■ **Description of the task**: Your answer should hold every line of the records below that contains the string "active".

■ **Data for processing**:
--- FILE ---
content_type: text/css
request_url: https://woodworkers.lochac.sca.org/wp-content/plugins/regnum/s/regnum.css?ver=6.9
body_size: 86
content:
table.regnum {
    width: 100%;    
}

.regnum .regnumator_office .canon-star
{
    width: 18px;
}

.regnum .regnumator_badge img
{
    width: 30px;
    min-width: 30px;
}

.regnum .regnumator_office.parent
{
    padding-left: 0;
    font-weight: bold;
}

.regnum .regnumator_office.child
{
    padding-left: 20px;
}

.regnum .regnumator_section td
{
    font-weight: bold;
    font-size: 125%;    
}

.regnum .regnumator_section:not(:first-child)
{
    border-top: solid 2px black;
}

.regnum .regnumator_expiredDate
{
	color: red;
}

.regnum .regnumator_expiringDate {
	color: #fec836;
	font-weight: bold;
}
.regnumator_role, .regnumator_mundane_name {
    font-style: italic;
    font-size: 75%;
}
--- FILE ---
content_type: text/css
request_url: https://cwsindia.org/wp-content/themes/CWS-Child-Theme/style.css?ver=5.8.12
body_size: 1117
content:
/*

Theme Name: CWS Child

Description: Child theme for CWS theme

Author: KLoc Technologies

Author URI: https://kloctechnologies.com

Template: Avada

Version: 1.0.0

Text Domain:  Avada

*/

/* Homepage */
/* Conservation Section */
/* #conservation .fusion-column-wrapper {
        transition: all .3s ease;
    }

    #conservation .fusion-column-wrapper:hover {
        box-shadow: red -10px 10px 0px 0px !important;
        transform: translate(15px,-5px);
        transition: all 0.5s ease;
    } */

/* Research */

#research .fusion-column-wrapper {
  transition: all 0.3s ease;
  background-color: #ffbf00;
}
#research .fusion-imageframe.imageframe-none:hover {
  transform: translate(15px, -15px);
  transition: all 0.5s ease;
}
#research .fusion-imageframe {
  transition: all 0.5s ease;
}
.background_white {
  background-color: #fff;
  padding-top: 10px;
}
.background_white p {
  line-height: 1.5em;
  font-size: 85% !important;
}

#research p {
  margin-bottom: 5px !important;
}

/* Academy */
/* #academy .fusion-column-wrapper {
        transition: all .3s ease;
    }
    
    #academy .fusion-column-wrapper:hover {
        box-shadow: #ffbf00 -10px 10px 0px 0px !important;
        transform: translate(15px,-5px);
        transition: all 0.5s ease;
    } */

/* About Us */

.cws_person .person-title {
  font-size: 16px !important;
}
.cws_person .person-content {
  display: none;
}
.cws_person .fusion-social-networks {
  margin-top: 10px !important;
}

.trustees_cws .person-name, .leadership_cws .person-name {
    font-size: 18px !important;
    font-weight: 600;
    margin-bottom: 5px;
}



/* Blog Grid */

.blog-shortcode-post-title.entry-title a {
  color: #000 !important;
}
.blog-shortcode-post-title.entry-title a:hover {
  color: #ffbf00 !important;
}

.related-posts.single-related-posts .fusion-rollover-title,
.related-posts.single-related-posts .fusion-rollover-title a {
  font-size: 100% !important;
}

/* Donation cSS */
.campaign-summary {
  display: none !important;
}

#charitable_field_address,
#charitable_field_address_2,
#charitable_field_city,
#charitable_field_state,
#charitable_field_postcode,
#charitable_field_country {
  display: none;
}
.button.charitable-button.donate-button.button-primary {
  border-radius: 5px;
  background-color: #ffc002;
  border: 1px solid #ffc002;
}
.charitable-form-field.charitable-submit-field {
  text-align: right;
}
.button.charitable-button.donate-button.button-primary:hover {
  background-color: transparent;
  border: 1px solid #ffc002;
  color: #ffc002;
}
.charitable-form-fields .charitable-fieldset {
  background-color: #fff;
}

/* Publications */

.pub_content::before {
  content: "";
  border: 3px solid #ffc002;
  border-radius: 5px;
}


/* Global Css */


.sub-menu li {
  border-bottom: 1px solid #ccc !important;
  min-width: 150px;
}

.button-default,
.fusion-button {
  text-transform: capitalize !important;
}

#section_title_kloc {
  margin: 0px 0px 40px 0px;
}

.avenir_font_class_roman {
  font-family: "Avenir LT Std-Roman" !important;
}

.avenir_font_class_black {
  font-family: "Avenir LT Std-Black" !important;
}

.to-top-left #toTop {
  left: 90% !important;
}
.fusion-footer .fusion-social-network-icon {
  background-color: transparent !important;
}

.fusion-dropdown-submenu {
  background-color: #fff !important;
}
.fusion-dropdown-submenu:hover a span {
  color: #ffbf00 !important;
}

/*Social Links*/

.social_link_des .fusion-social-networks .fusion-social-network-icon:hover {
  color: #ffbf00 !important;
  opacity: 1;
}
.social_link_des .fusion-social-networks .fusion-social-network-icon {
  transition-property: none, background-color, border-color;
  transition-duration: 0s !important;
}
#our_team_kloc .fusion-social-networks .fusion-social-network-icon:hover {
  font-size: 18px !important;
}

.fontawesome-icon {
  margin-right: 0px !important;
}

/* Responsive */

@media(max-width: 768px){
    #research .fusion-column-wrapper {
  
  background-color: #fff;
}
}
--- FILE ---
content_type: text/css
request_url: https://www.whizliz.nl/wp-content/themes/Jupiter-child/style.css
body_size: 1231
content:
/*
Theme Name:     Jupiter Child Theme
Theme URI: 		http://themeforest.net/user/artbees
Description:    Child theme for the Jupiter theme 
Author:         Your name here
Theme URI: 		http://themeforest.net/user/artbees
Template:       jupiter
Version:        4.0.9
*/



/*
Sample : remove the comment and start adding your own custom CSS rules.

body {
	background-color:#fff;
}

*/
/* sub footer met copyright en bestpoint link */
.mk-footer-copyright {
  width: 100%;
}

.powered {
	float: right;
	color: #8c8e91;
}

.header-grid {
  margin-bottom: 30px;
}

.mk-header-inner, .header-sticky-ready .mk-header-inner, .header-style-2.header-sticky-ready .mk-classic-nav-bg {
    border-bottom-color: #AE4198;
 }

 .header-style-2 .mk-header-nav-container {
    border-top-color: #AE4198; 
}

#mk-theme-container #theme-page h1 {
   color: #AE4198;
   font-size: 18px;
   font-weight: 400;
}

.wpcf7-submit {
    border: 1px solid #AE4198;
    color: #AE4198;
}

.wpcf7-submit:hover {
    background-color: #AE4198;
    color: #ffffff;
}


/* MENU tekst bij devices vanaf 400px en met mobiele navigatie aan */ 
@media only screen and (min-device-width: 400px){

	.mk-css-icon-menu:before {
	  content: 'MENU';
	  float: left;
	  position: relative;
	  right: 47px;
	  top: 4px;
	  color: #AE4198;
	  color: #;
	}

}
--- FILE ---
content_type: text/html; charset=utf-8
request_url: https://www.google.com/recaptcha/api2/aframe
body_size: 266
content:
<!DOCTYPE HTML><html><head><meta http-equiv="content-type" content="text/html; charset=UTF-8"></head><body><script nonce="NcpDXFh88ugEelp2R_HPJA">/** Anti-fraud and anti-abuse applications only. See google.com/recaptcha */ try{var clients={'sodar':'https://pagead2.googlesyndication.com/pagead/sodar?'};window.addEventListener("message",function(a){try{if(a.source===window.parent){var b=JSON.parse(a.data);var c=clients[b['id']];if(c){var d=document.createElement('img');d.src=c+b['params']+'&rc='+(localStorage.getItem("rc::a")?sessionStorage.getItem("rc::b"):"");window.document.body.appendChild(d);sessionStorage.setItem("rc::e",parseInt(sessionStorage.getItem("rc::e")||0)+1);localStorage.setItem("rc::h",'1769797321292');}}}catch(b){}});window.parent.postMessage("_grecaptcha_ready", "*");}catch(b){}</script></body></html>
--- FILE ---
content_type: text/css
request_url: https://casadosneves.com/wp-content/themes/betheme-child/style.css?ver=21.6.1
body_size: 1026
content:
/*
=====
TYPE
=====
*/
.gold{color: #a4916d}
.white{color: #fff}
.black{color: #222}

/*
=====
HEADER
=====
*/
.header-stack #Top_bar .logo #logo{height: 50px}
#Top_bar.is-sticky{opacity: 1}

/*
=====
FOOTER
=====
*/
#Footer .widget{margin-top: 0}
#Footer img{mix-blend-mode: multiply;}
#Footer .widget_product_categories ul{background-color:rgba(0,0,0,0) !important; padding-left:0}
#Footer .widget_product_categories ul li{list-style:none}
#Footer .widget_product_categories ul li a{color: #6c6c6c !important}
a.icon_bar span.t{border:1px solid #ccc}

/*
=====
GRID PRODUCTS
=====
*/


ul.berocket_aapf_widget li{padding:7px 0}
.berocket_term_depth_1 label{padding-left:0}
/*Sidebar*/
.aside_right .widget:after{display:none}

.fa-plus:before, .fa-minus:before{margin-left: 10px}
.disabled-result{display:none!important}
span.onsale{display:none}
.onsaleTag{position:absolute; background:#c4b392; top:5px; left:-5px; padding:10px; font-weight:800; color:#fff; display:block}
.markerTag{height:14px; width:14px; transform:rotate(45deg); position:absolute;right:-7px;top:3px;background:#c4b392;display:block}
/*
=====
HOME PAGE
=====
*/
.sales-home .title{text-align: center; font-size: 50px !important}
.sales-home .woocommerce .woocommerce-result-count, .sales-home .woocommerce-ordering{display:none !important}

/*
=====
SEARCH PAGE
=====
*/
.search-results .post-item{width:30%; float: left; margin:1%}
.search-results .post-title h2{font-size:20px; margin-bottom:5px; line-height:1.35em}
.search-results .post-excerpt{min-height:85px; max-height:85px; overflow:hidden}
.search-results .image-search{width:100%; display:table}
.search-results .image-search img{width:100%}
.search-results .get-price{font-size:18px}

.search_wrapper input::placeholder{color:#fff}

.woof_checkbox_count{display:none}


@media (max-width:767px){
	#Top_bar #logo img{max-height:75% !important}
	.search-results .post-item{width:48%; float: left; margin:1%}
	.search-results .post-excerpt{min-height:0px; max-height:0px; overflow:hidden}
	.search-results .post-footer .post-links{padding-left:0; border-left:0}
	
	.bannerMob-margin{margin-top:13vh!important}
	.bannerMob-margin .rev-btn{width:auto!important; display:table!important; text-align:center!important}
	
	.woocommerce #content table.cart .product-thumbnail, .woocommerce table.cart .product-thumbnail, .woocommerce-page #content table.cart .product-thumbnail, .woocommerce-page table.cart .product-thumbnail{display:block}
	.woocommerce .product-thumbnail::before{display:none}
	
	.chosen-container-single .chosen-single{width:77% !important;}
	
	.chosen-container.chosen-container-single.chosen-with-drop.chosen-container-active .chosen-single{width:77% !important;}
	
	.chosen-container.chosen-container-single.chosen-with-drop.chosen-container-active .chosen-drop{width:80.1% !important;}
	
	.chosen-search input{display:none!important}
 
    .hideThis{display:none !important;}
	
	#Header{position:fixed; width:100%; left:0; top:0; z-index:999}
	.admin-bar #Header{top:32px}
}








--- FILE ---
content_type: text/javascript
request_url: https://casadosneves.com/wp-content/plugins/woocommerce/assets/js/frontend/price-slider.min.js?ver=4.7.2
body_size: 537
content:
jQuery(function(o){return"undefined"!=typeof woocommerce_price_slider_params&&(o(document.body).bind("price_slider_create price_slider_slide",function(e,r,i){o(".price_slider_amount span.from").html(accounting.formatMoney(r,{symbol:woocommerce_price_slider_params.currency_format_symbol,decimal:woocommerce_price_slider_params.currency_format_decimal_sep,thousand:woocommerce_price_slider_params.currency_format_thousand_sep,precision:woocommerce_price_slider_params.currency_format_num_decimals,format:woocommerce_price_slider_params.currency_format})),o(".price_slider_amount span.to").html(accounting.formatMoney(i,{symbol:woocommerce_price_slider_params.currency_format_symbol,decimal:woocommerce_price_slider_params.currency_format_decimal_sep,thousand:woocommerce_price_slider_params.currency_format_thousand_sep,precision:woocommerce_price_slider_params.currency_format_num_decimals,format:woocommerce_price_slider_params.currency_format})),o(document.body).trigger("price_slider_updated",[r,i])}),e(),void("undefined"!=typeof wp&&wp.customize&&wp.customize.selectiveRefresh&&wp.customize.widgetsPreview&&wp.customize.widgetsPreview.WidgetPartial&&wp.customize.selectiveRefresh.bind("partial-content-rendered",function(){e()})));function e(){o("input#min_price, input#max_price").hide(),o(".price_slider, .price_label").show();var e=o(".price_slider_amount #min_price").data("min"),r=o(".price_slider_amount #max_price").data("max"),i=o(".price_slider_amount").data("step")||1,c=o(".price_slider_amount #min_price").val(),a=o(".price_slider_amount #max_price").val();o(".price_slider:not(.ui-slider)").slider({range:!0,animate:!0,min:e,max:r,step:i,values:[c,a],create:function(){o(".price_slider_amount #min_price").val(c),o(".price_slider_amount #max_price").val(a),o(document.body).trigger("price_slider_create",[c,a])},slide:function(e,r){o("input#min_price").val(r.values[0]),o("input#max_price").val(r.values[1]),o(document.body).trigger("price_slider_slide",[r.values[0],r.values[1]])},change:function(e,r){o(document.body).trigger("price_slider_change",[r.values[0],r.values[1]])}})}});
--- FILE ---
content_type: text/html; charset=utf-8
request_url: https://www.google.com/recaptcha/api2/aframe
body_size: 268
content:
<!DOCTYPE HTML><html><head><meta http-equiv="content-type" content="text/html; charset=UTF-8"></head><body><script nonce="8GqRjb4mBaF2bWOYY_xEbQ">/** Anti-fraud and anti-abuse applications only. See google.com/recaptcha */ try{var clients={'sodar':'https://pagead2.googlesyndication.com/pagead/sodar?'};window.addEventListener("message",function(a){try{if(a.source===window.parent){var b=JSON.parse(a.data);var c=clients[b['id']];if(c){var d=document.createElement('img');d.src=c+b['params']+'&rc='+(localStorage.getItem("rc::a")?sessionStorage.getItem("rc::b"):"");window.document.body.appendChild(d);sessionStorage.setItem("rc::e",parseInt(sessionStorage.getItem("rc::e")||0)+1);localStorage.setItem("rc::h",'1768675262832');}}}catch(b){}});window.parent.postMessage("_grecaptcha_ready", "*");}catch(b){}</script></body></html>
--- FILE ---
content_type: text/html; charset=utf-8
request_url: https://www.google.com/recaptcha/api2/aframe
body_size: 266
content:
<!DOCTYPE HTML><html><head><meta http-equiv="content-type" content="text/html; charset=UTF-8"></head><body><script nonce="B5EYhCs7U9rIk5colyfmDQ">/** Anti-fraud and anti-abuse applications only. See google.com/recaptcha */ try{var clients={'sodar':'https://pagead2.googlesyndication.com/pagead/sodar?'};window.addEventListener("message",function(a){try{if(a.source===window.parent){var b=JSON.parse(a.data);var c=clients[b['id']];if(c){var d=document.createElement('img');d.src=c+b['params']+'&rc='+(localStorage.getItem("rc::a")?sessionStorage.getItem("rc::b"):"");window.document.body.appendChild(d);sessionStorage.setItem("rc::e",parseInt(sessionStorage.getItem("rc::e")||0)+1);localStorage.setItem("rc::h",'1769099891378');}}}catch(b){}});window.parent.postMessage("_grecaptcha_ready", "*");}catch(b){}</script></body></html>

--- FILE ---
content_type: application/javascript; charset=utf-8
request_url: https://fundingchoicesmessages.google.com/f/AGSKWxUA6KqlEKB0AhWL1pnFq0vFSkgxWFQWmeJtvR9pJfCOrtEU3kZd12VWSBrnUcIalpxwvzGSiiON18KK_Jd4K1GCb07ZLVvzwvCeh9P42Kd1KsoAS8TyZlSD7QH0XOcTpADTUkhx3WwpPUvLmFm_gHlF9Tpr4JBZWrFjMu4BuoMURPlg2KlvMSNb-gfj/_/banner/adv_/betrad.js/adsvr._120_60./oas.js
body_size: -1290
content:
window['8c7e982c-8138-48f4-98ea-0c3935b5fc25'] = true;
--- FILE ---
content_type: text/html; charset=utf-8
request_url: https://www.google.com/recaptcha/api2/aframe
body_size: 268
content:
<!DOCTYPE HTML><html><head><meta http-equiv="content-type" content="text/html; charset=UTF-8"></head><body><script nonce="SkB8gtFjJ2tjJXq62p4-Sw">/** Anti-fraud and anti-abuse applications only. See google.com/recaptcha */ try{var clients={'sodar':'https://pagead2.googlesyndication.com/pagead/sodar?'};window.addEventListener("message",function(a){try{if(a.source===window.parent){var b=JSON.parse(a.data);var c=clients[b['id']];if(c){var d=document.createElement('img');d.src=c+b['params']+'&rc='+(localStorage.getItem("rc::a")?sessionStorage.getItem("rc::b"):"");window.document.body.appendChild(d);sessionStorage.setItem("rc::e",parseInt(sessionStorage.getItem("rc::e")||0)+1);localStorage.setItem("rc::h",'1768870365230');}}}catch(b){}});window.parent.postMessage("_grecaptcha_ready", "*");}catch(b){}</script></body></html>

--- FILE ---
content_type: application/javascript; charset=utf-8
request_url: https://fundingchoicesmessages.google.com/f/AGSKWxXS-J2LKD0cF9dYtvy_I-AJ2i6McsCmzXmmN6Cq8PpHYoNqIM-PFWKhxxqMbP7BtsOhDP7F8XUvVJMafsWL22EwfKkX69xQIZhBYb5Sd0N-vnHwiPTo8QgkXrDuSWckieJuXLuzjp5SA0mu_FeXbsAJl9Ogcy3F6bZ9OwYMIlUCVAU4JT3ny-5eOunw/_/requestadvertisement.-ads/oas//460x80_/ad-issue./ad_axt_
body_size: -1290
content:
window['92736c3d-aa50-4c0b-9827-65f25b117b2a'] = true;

■ **Task solution**:
	.chosen-container.chosen-container-single.chosen-with-drop.chosen-container-active .chosen-single{width:77% !important;}
	.chosen-container.chosen-container-single.chosen-with-drop.chosen-container-active .chosen-drop{width:80.1% !important;}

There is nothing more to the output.